PETER Carey hung up his white football umpire's uniform more than a decade ago, yet he remains a man of the rules.
These days the 55-year-old is the Melbourne-based referees' manager for the National Basketball League and the WNBL.
It is a similar job to the one Jeff Gieschen has at the AFL.
"On a Monday, after a round of matches, the phone is just in the ear the whole day. It's unreal," said Carey, who is profiled in the latest episode of the AFL.com.au series, Life After Footy.
"You have to have a thick skin with that sort of stuff, otherwise you wouldn't be in the game."

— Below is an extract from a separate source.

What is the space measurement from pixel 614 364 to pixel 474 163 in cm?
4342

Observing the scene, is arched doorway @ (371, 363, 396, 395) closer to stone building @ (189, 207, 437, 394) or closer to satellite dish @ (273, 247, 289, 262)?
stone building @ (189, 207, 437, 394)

Carey has been a football umpire and a basketball referee for much of his adult life, but it was in footy that he reached the highest level. In all, he umpired 307 VFL/AFL games over a period of 25 years.
"My first game was at Collingwood," Carey recalled. "That was interesting to say the least.
"I suppose the early days for me were all about the suburban grounds. You still had Windy Hill, you still had the Junction Oval. I've got really good memories of those times."
Carey, who umpired four Grand Finals, including the 1989 classic between Hawthorn and Geelong, copped just as much flak from players as he did from the crowds.
"Chirpiest players? (Former Geelong and Brisbane Bears midfielder) Andrew Bews was probably one. (Ex-Collingwood skipper) Tony Shaw didn't shut up. He was always in your ear. And if Shawy was close by, you knew Darren Millane was just around the corner."
Despite all that, Carey enjoyed being an umpire. And nowadays he can chuckle about the most famous incident of his football-umpiring career when he accidentally took a chest mark in a game between Fremantle and St Kilda at Subiaco Oval in 1999.
"It was my 299th game, and I remember saying to the guys in the rooms before the game, 'I've got my 300th next week, so I don’t want any stuff-ups'. Yet I go out and do that!
"It looked as if I'd deliberately jumped up to catch the ball, but it wasn't the case.
"Anyway, it hit, it stuck, and I thought, 'What do I do now?' All I could do was bounce the footy, because it had never happened before and is probably never likely to happen again."